# Task description
Please copy each line below that contains the string "Hotel".

::: Dataset excerpts

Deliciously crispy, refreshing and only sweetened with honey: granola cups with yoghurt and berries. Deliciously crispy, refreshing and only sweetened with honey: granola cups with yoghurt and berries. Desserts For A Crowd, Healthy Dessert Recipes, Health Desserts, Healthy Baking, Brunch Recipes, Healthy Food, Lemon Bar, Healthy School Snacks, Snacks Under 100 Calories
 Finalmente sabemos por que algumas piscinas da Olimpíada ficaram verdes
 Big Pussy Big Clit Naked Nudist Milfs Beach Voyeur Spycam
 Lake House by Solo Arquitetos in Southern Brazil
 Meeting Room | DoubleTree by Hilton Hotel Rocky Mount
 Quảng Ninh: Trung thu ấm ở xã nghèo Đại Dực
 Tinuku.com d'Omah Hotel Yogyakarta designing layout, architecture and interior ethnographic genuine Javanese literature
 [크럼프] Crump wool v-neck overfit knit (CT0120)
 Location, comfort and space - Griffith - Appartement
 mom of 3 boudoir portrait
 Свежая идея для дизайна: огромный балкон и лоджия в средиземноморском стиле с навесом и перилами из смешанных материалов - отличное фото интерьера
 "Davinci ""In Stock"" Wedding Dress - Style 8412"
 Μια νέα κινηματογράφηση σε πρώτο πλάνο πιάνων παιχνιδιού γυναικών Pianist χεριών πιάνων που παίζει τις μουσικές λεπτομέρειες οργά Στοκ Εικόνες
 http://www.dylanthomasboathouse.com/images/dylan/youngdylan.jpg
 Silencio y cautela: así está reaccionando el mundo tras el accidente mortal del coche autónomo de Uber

::::::

# Result
 Meeting Room | DoubleTree by Hilton Hotel Rocky Mount
 Tinuku.com d'Omah Hotel Yogyakarta designing layout, architecture and interior ethnographic genuine Javanese literature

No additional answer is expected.